Hardware acceleration
Consider yourself corrected, or at least challenged to prove your point!
I've seen this argument time and time again, and I always ask for the same thing: Proof.
There are specialised h.264 decoding parts. They're usually in TVs and the like, because there you don't want to have to put too complex a software system in them.
But when people say "hardware acceleration", they usually think something along the lines of "the processor coordinates data transfer via DMA or some other bus to a special chip which decodes the video and puts it directly onto the screen".
Yep, those special chips in dumb devices like a TV do that, and do it at very low power and heat output.
In a phone or on a laptop? There is no block of hardware dedicated to h.264 in that manner. That would be nuts, because it restricts you.
Instead, there are blocks of specialised computation that aren't much different to MMX, SSE, and so forth. That's what people are talking about when they talk hardware acceleration on a more complex device.
Think about it - otherwise, the iPhone/Android "h.264 chip" would need to be connected directly to the orientation sensor, and would be doing the animation AND resizing when you turn the device from one orientation to another. That's one heck of a complex bit of hardware when compared to the original vision of "chip which does video".
Basically, if the h.264 decoder uses them, then so can WebM. It's just a matter of doing so. Which has already been done for the most part - some of the first patches I heard of to the decoder were ARM assembler versions to improve speed, for example.
Hardware acceleration isn't an issue unless you have a device you can't get a software decoder update for. And the device manufacturers & developers have pretty much sorted that. (Although I wouldn't hold my breath waiting for Apple to join in!)

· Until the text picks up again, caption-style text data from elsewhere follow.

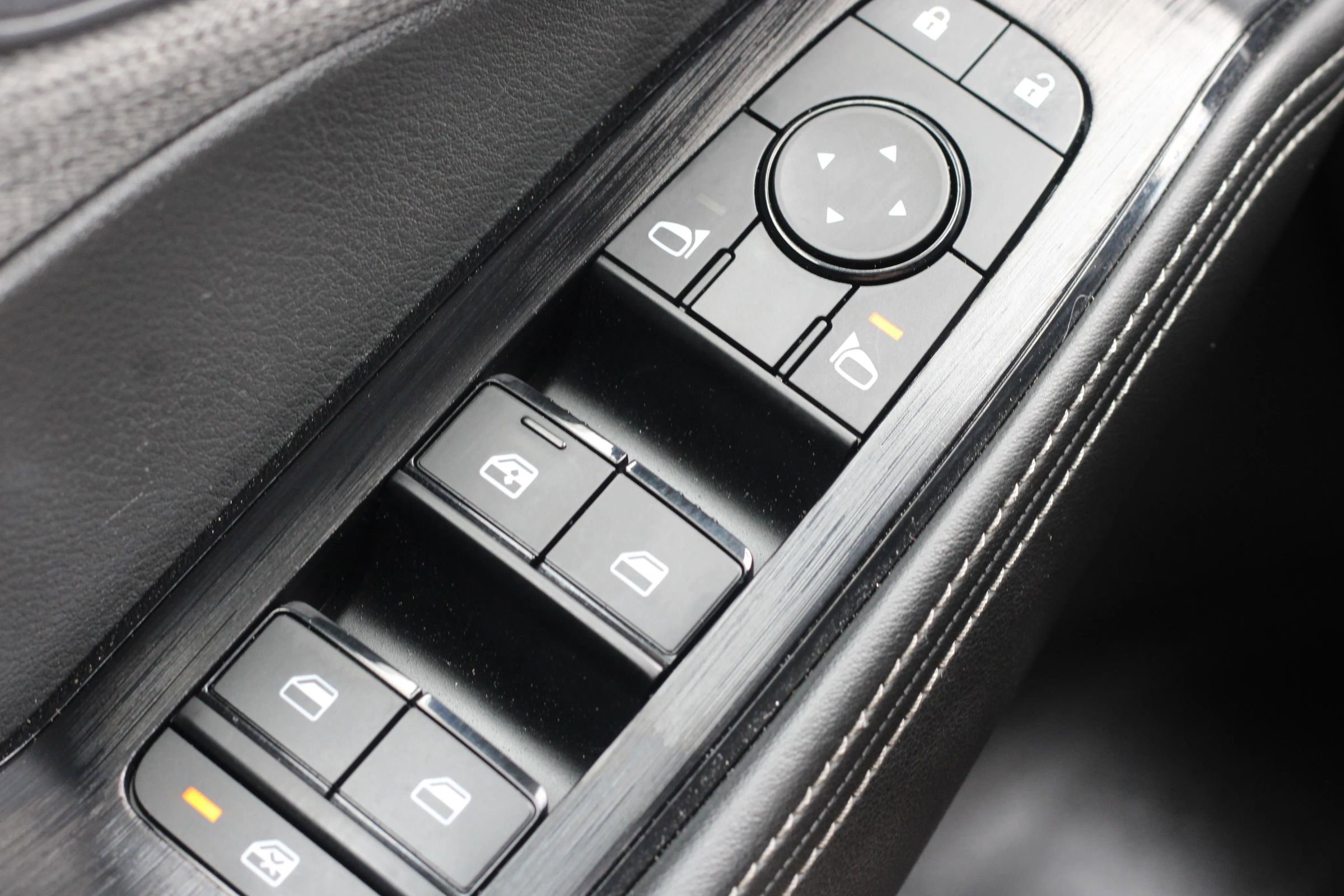 Used 2022 Nissan Rogue SV FWD image 21
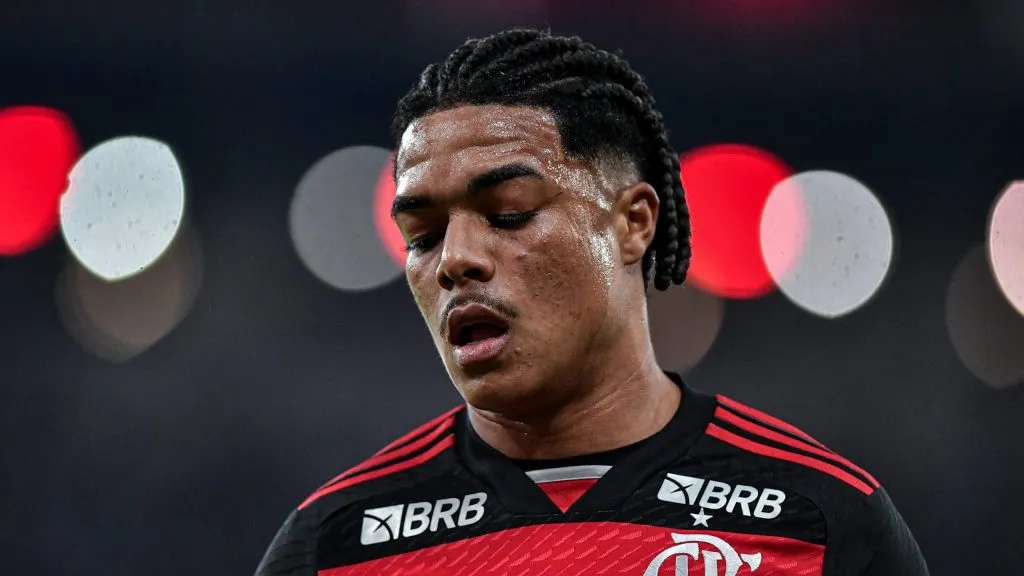 Igor Jesus durante jogo do Flamengo (Foto: Thiago Ribeiro/AGIF)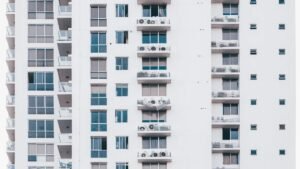 Orientação jurídica para condôminos e síndicos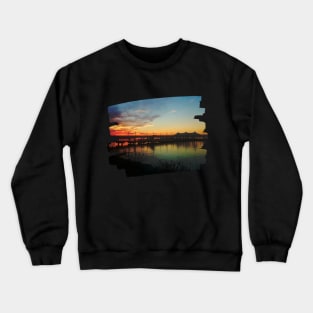 Beautiful photography of ocean and sunset sky landscape USA nature lovers Crewneck Sweatshirt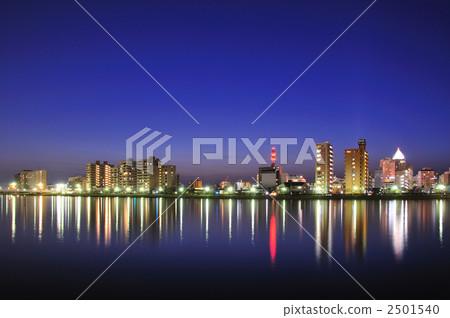 新潟島的夜景 2501540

There are still dedicated "dumb" hardware decoders out there, in camcorders and TVs. But for the use cases you mentioned (desktops, laptops, phones) WebM can be accelerated, and not without much hassle.
It's down to the willingness of the vendor, and most seem willing. Check the WebM wikipedia article for a nice list...
Of course, I could be wrong here. If you know otherwise, then I want proof. I want a spec sheet(s) that show that a common GPU has a dedicated in-silicon decoder of a dumb nature, which could not be reprogrammed to do a new size/orientation/output destination or be partially used for WebM decoding.
Without wishing to sound snotty, that places the ball in your court. I've put forth my understanding, and you now have to prove me wrong. Which I would welcome, by the way.
I've been looking for that magic spec sheet since WebM was first announced, and haven't found it yet. Nobody has presented it to me, depsite numerous challenges to do so. I'm not yet tempted to call the hardware acceleration argument total balls, but I'm pretty close to it!